▶ _TASK INSTRUCTIONS_
Render every line of the material below as a Markdown table with the columns Row and Line, numbering each row and omitting blank lines.

▶ _TASK INPUT_
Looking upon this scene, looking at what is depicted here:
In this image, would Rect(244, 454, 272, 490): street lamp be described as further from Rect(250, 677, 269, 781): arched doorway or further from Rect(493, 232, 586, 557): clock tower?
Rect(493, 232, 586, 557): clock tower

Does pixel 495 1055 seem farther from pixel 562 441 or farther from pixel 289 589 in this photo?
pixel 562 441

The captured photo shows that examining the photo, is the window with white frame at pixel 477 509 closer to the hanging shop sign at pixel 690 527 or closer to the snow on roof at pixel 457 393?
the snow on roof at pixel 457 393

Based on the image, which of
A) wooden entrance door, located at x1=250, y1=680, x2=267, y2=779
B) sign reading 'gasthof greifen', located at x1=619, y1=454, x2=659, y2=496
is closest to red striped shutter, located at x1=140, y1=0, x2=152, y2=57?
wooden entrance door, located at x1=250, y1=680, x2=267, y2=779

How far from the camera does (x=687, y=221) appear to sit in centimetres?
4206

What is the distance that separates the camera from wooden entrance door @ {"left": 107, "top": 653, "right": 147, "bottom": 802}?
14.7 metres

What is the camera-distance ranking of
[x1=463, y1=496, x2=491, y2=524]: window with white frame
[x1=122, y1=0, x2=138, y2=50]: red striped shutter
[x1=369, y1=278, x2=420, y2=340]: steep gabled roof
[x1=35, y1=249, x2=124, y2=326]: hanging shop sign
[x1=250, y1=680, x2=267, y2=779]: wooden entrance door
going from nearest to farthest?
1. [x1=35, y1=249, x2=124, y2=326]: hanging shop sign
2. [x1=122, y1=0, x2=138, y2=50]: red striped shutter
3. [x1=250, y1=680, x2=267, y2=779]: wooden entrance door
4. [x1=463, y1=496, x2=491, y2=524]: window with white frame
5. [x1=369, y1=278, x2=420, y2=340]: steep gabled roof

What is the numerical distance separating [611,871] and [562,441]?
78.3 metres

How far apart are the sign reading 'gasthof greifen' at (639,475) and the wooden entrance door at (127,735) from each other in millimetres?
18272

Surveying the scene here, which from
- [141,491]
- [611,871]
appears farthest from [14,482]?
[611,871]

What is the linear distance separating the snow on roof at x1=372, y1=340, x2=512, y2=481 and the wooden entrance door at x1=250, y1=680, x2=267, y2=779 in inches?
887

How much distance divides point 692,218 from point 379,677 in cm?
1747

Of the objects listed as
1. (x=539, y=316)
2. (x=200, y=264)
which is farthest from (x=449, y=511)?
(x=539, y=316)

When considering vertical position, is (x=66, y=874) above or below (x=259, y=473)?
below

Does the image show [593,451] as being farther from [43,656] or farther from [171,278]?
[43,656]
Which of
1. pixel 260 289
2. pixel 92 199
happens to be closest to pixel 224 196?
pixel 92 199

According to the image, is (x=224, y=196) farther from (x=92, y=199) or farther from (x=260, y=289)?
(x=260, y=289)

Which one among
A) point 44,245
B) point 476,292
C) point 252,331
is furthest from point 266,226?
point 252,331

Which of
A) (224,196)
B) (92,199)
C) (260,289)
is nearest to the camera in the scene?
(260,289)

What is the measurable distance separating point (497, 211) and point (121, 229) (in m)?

▶ _THE OUTPUT_
| Row | Line |
|---|---|
| 1 | Looking upon this scene, looking at what is depicted here: |
| 2 | In this image, would Rect(244, 454, 272, 490): street lamp be described as further from Rect(250, 677, 269, 781): arched doorway or further from Rect(493, 232, 586, 557): clock tower? |
| 3 | Rect(493, 232, 586, 557): clock tower |
| 4 | Does pixel 495 1055 seem farther from pixel 562 441 or farther from pixel 289 589 in this photo? |
| 5 | pixel 562 441 |
| 6 | The captured photo shows that examining the photo, is the window with white frame at pixel 477 509 closer to the hanging shop sign at pixel 690 527 or closer to the snow on roof at pixel 457 393? |
| 7 | the snow on roof at pixel 457 393 |
| 8 | Based on the image, which of |
| 9 | A) wooden entrance door, located at x1=250, y1=680, x2=267, y2=779 |
| 10 | B) sign reading 'gasthof greifen', located at x1=619, y1=454, x2=659, y2=496 |
| 11 | is closest to red striped shutter, located at x1=140, y1=0, x2=152, y2=57? |
| 12 | wooden entrance door, located at x1=250, y1=680, x2=267, y2=779 |
| 13 | How far from the camera does (x=687, y=221) appear to sit in centimetres? |
| 14 | 4206 |
| 15 | What is the distance that separates the camera from wooden entrance door @ {"left": 107, "top": 653, "right": 147, "bottom": 802}? |
| 16 | 14.7 metres |
| 17 | What is the camera-distance ranking of |
| 18 | [x1=463, y1=496, x2=491, y2=524]: window with white frame |
| 19 | [x1=122, y1=0, x2=138, y2=50]: red striped shutter |
| 20 | [x1=369, y1=278, x2=420, y2=340]: steep gabled roof |
| 21 | [x1=35, y1=249, x2=124, y2=326]: hanging shop sign |
| 22 | [x1=250, y1=680, x2=267, y2=779]: wooden entrance door |
| 23 | going from nearest to farthest? |
| 24 | 1. [x1=35, y1=249, x2=124, y2=326]: hanging shop sign |
| 25 | 2. [x1=122, y1=0, x2=138, y2=50]: red striped shutter |
| 26 | 3. [x1=250, y1=680, x2=267, y2=779]: wooden entrance door |
| 27 | 4. [x1=463, y1=496, x2=491, y2=524]: window with white frame |
| 28 | 5. [x1=369, y1=278, x2=420, y2=340]: steep gabled roof |
| 29 | What is the numerical distance separating [611,871] and [562,441]? |
| 30 | 78.3 metres |
| 31 | How far apart are the sign reading 'gasthof greifen' at (639,475) and the wooden entrance door at (127,735) from each other in millimetres? |
| 32 | 18272 |
| 33 | Surveying the scene here, which from |
| 34 | - [141,491] |
| 35 | - [611,871] |
| 36 | appears farthest from [14,482]? |
| 37 | [611,871] |
| 38 | What is the linear distance separating the snow on roof at x1=372, y1=340, x2=512, y2=481 and the wooden entrance door at x1=250, y1=680, x2=267, y2=779 in inches? |
| 39 | 887 |
| 40 | How much distance divides point 692,218 from point 379,677 in cm? |
| 41 | 1747 |
| 42 | Of the objects listed as |
| 43 | 1. (x=539, y=316) |
| 44 | 2. (x=200, y=264) |
| 45 | which is farthest from (x=449, y=511)? |
| 46 | (x=539, y=316) |
| 47 | When considering vertical position, is (x=66, y=874) above or below (x=259, y=473)? |
| 48 | below |
| 49 | Does the image show [593,451] as being farther from [43,656] or farther from [171,278]? |
| 50 | [43,656] |
| 51 | Which of |
| 52 | 1. pixel 260 289 |
| 53 | 2. pixel 92 199 |
| 54 | happens to be closest to pixel 224 196? |
| 55 | pixel 92 199 |
| 56 | According to the image, is (x=224, y=196) farther from (x=92, y=199) or farther from (x=260, y=289)? |
| 57 | (x=260, y=289) |
| 58 | Which one among |
| 59 | A) point 44,245 |
| 60 | B) point 476,292 |
| 61 | C) point 252,331 |
| 62 | is furthest from point 266,226? |
| 63 | point 252,331 |
| 64 | Which of |
| 65 | A) (224,196) |
| 66 | B) (92,199) |
| 67 | C) (260,289) |
| 68 | is nearest to the camera in the scene? |
| 69 | (260,289) |
| 70 | What is the measurable distance separating point (497, 211) and point (121, 229) (in m)? |